## What to do:
Write out the material below word for word, beginning with the line that contains "Podręczniki dla szkół" and continuing through the line that contains "Bert’s Books tweet media". Leave the pictures out of your answer.

Task inputs below:

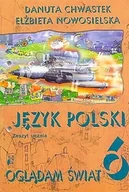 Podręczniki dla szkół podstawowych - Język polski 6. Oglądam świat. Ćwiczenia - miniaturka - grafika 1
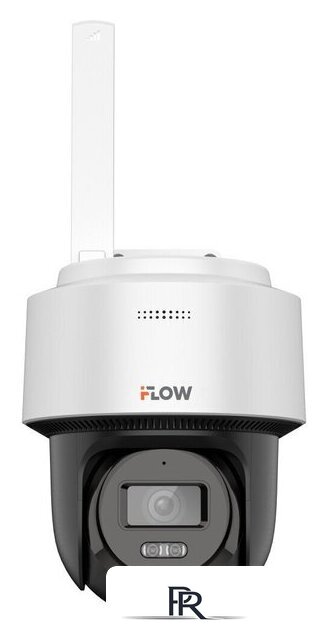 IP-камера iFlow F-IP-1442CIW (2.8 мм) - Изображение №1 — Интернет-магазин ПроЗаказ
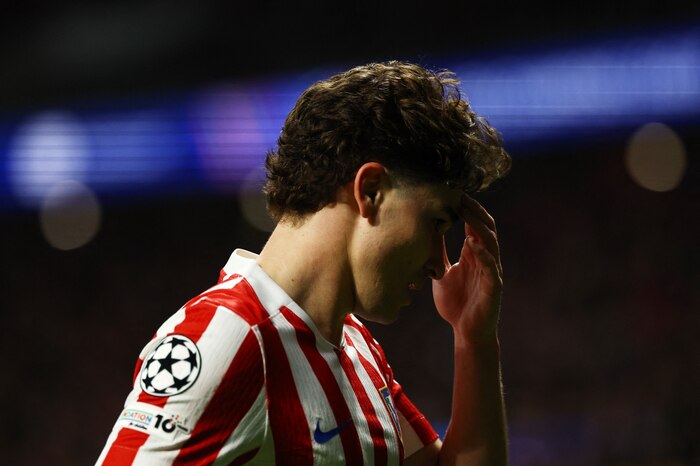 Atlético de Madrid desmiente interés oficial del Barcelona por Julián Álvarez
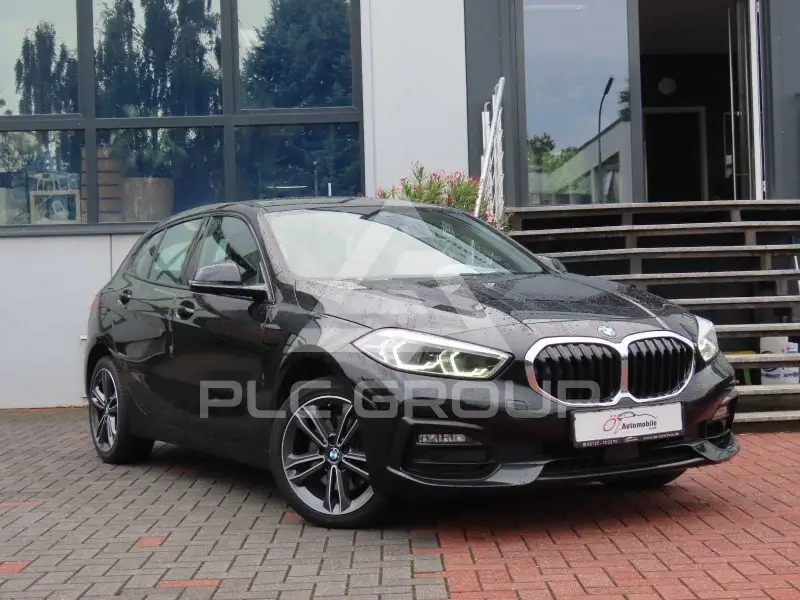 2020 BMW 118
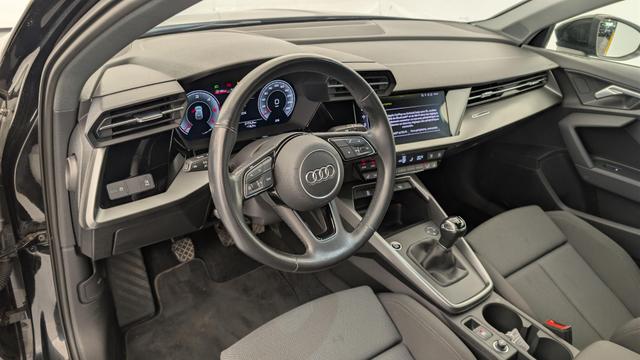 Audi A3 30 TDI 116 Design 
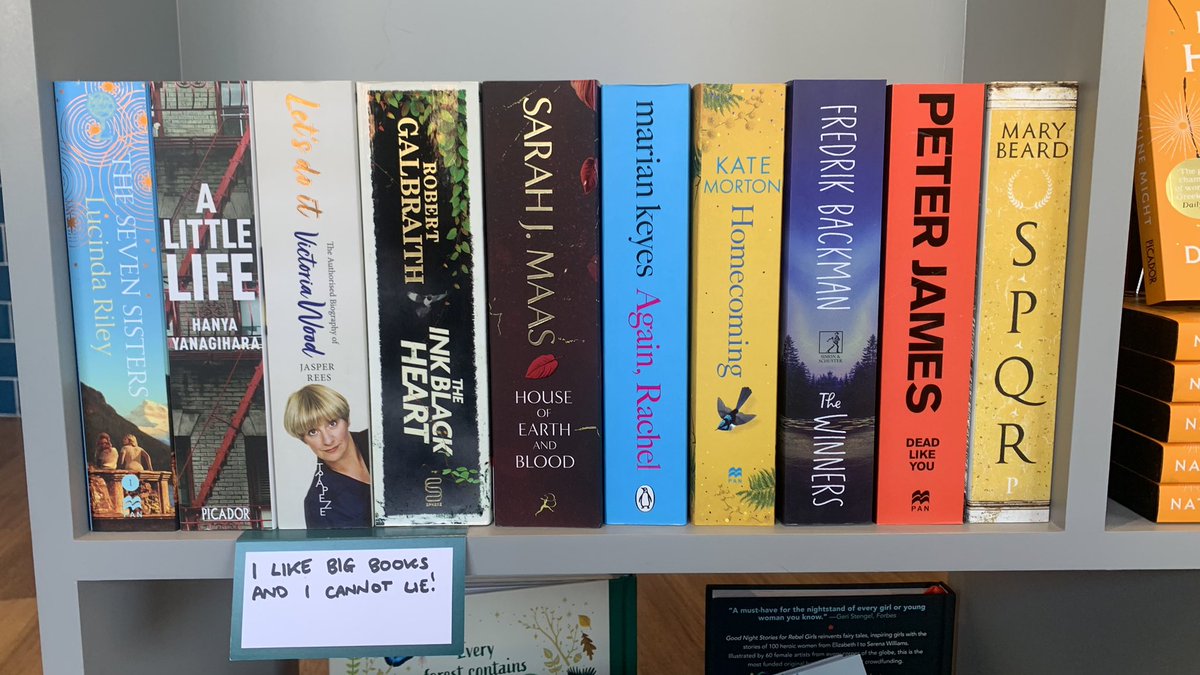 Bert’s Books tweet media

End of Task inputs.
Task inputs below:

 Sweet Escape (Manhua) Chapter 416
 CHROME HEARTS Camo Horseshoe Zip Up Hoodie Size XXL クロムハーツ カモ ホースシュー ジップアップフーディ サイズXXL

End of Task inputs.
Task inputs below:

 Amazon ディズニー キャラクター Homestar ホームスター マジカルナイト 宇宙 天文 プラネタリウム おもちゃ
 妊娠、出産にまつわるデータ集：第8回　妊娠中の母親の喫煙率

End of Task inputs.

## Solution:
 Podręczniki dla szkół podstawowych - Język polski 6. Oglądam świat. Ćwiczenia - miniaturka - grafika 1
 IP-камера iFlow F-IP-1442CIW (2.8 мм) - Изображение №1 — Интернет-магазин ПроЗаказ
 Atlético de Madrid desmiente interés oficial del Barcelona por Julián Álvarez
 2020 BMW 118
 Audi A3 30 TDI 116 Design 
 Bert’s Books tweet media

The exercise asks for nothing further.